TNFalpha, a proinflammatory cytokine known to be involved in the pathogenesis of allergic asthma, has been shown to induce hyperalgesia in somatic tissue via a sensitizing effect on dorsal root ganglion neurons expressing transient receptor potential vanilloid type 1 receptor (TRPV1). Because TRPV1-expressing pulmonary sensory neurons play an important role in regulating airway function, this study was carried out to determine whether TNFalpha alters the sensitivity of these neurons to chemical activators.
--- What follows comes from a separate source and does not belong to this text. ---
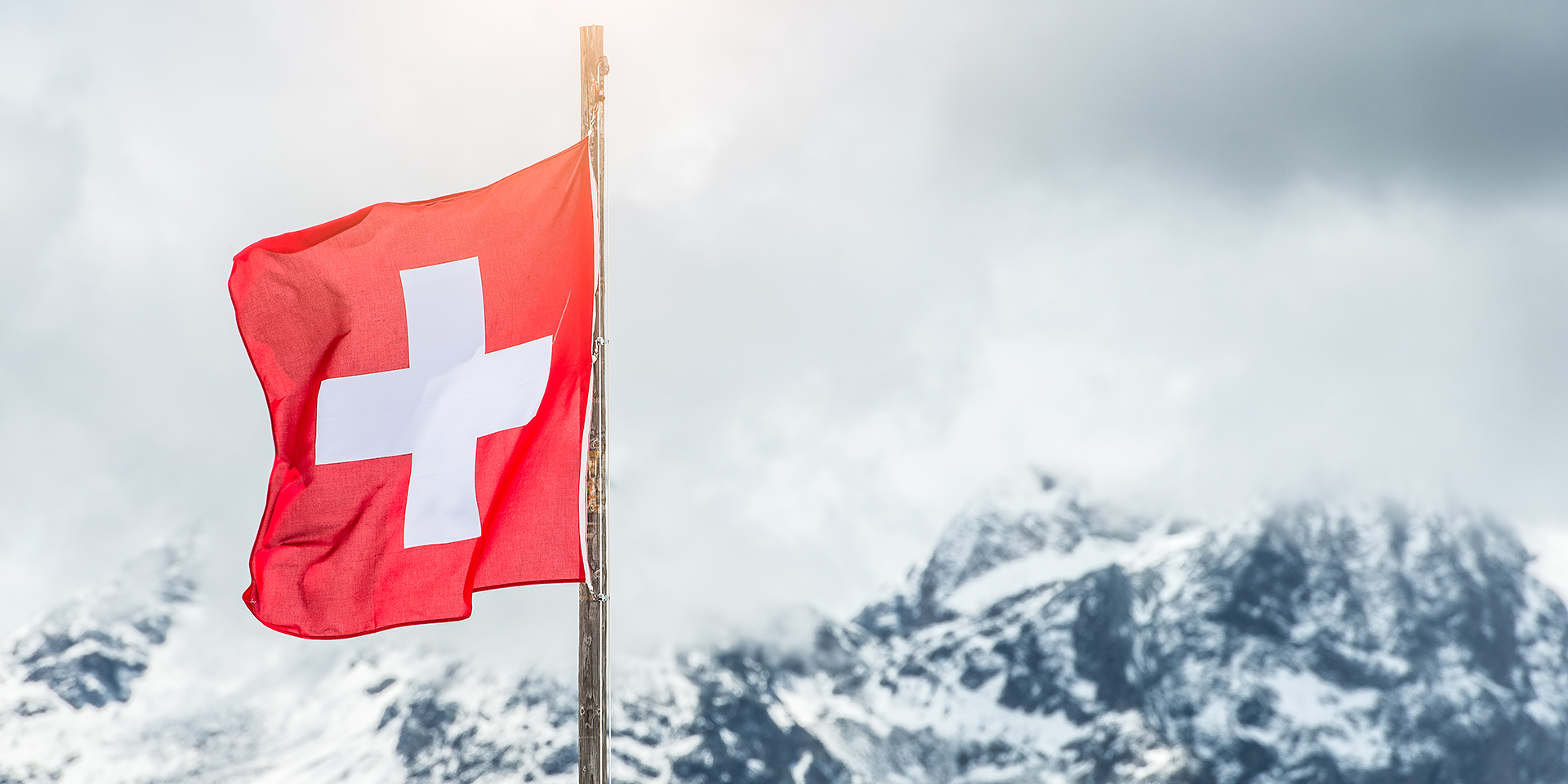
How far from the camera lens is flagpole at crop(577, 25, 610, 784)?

Responses of isolated nodose and jugular ganglion neurons innervating the rat lungs were determined by measuring the transient increase in intracellular Ca(2+) concentration ([Ca(2+)](i)). Our results showed the following. 1) A pretreatment with TNFalpha (50 ng/ml) for approximately 24 h increased significantly the peak Delta[Ca(2+)](i) evoked by capsaicin (Cap) in these neurons. A pretreatment with the same concentration of TNFalpha for a longer duration ( approximately 48 h) did not further increase the response, but pretreatment for a shorter duration (1 h) or with a lower concentration (25 ng/ml, 24 h) failed to enhance the Cap sensitivity. 2) The same TNFalpha pretreatment also induced similar but less pronounced and less uniform increases in the responses to acid (pH 6.5-5.5), 2-aminoethoxydiphenyl borate (2-APB), a common activator of TRPV1, V2, and V3 channels, and allyl isothiocyanate (AITC), a selective activator of TRPA1 channel. 3) In sharp contrast, the responses to ATP, ACh, and KCl were not affected by TNFalpha. 4) The TNFalpha-induced hypersensitivity to Cap was not prevented by pretreatment with indomethacin (30 muM). 5) The immunoreactivity to both TNF receptor types 1 and 2 were detected in rat vagal pulmonary sensory neurons. In conclusion, prolonged treatment with TNFalpha induces a pronounced potentiating effect on the responses of isolated pulmonary sensory neurons to TRPV1 activators. This action of TNFalpha may contribute in part to the airway hyperresponsiveness induced by this cytokine.